Natural disasters may pull down Vietnam's economic growth - Minister |

Natural disasters may pull down Vietnam's economic growth - Minister

GhanaWeb     27th March, 2016 04:36:39 printer

Natural disasters may pull down Vietnam's economic growth - Minister

Natural disasters have pulled down agricultural, forestry and fishery production of Vietnam, said a Vietnamese minister on Saturday, warning that if such problems linger, the country's annual economic growth rate is expected to stand at only about 5.45 percent in 2016.

The figure of 5.45 percent put forward by Vietnamese Minister of Planning and Investment Bui Quang Vinh at a regular cabinet meeting of the Vietnamese government in Hanoi on Saturday is much lower than the level of 6.7 percent set earlier by the country's National Assembly.

In the first quarter of 2016, the country's Gross Domestic Product (GDP) growth is estimated to stay at 5.46 percent. The country's economy faces a multitude of difficulties due to severe impacts of drought and saline intrusion, Vietnam's state-run news agency VNA cited a report by the minister at the cabinet meeting on Saturday.

The expansion of the Vietnamese economy in the first quarter of 2016 is lower than the level of 6.12 percent in the same period in 2015.

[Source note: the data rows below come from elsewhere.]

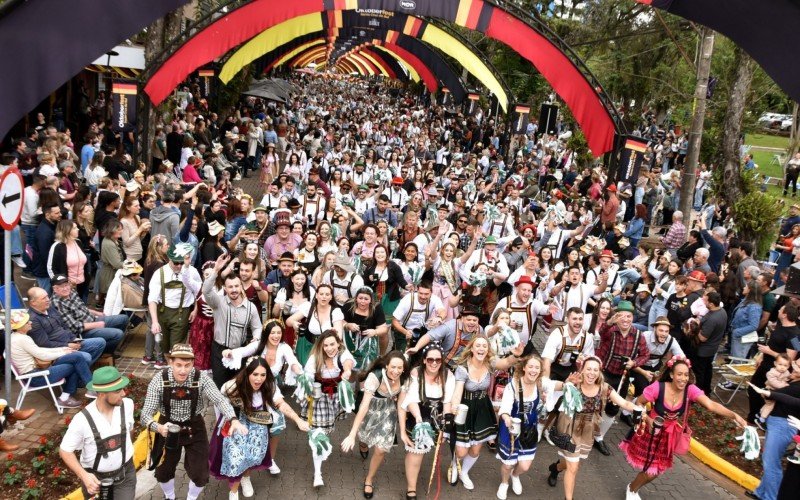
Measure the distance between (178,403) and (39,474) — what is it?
168 centimetres

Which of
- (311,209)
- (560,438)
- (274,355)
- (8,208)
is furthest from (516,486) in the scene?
(311,209)

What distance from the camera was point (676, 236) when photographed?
13.4 meters

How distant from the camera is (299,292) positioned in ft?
25.1

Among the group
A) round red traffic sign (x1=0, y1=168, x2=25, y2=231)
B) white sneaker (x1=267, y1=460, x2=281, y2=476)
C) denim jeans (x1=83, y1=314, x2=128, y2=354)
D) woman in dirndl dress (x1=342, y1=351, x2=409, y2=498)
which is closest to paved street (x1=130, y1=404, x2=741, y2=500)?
white sneaker (x1=267, y1=460, x2=281, y2=476)

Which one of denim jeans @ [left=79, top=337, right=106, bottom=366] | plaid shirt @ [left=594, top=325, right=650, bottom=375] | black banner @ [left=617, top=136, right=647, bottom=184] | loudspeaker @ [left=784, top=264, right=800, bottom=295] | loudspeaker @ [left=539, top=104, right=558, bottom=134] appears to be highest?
loudspeaker @ [left=539, top=104, right=558, bottom=134]

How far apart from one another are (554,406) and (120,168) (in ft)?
33.6

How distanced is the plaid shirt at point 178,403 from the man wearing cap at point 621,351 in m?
4.33

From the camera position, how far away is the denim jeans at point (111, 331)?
7.84m

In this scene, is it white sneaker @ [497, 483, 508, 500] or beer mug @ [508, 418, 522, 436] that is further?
white sneaker @ [497, 483, 508, 500]

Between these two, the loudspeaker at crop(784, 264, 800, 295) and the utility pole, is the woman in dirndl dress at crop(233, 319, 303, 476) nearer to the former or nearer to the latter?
the loudspeaker at crop(784, 264, 800, 295)

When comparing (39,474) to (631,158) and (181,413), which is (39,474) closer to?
(181,413)

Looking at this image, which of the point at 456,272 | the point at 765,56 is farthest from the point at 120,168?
the point at 765,56

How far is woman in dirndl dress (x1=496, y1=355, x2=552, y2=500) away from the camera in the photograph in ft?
21.0

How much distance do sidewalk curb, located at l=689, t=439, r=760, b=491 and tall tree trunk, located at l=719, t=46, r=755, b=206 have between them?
10426 mm
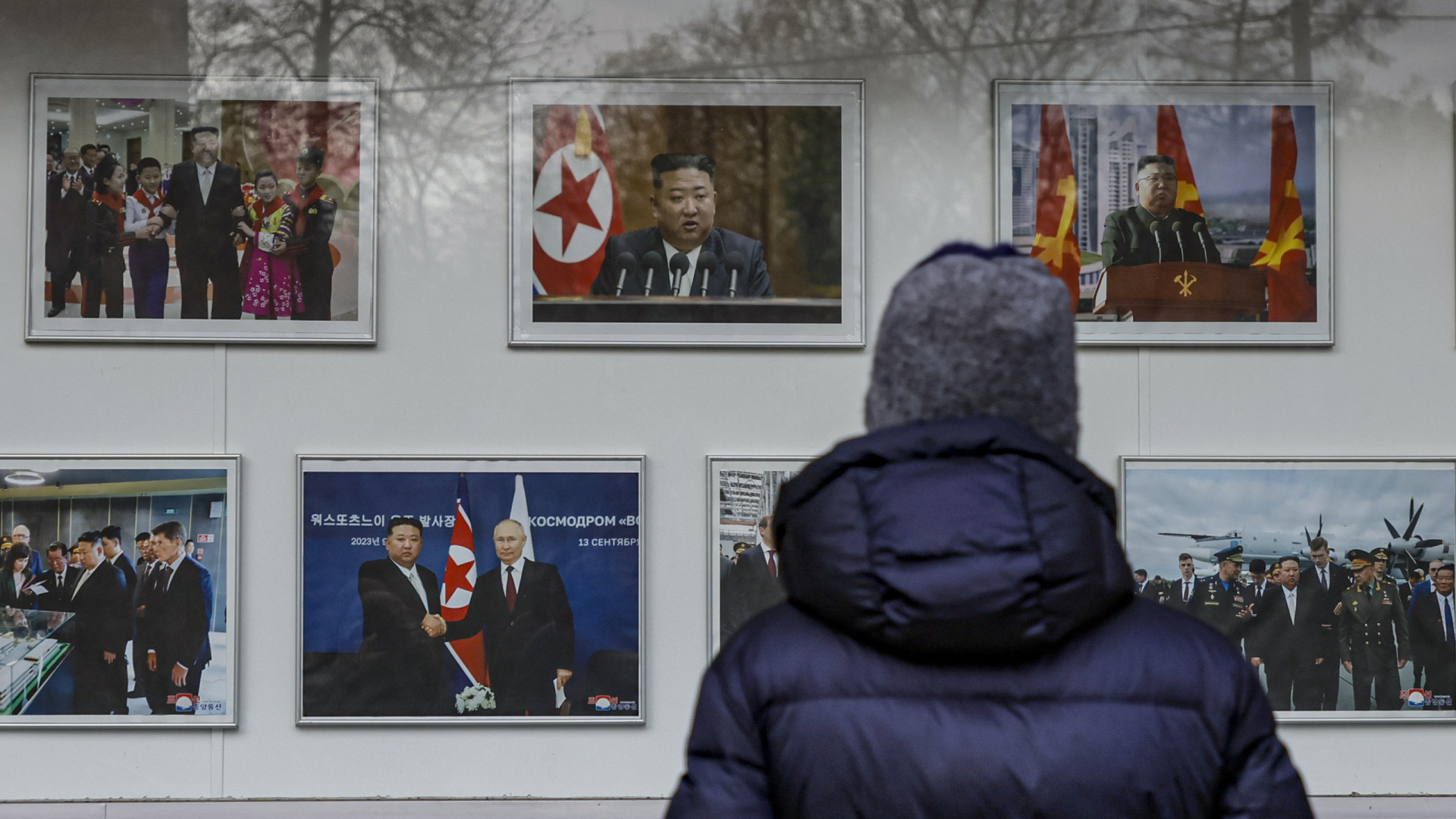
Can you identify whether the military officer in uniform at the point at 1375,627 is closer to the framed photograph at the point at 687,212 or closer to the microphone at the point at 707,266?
the framed photograph at the point at 687,212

The drought in Vietnam's central and southern area recently caused the production of rice in the first quarter of 2016 in Mekong Delta region, the country's rice bowl, to drop by 700,000 tons compared to the same period in 2015.

Thus, the growth of agriculture-forestry-fishery sector is likely to decrease 1.23 percent in the first quarter of 2016 year-on-year, according to statistics by the country's General Statistics Office (GSO).

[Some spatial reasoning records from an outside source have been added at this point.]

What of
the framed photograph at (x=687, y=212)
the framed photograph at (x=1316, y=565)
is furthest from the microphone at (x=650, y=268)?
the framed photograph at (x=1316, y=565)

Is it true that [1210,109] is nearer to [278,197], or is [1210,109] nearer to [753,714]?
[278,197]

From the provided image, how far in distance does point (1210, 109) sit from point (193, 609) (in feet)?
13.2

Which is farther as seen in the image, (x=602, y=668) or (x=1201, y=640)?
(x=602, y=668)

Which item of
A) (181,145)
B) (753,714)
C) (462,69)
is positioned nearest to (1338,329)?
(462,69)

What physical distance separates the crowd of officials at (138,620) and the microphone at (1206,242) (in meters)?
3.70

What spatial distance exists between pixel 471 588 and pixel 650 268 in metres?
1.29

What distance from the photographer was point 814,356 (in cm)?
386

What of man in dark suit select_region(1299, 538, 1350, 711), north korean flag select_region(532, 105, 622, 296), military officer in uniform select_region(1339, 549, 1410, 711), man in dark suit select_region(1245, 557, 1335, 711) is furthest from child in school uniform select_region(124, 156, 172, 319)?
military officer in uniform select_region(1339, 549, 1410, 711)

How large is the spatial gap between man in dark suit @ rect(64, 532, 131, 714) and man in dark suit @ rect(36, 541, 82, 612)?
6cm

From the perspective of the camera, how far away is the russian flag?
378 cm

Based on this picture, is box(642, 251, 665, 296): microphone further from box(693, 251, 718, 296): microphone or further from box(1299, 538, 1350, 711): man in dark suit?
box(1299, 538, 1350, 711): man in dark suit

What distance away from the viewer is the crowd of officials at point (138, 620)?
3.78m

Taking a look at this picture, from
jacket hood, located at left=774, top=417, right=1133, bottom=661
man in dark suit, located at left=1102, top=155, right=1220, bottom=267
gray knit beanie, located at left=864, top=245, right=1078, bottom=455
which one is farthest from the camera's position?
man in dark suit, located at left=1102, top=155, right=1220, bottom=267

According to Minister of Agriculture and Rural Development Cao Duc Phat, the ministry is partnering with localities to adjust crop structure and cultivation methods, while applying biological solutions to ensure water resources for irrigation, reported VNA.

Phat suggested the government promptly allocate 538 billion Vietnamese dong (over 24.1 million U.S.

dollars) to assist those affected by natural disasters, especially more than 1 million people facing water shortages.

Vietnamese Prime Minister Nguyen Tan Dung called on cabinet members to seek both long and short-term solutions to cope with the impacts of climate change, and speed up relief aid to natural disaster-stricken localities.

Measures to shift the agricultural structure should be put in place to ease the difficulties being burdened by farmers, Dung said, urging greater efforts to be made in opening up the market and increasing exports.

The prime minister asked cabinet members to keep a close watch on the areas under their charge in order to meet the targets set by the legislature, particularly GDP growth rate of 6.7 percent this year.

Since late 2015, countries along the Lancang-Mekong River, including Vietnam, have suffered from drought to varying extents due to the impact of the El Nino phenomenon. China has released emergency water supply from Jinghong Hydropower Station in southwest China's Yunnan Province to downstream Mekong River from March 15 to April 10 to help alleviate drought situation.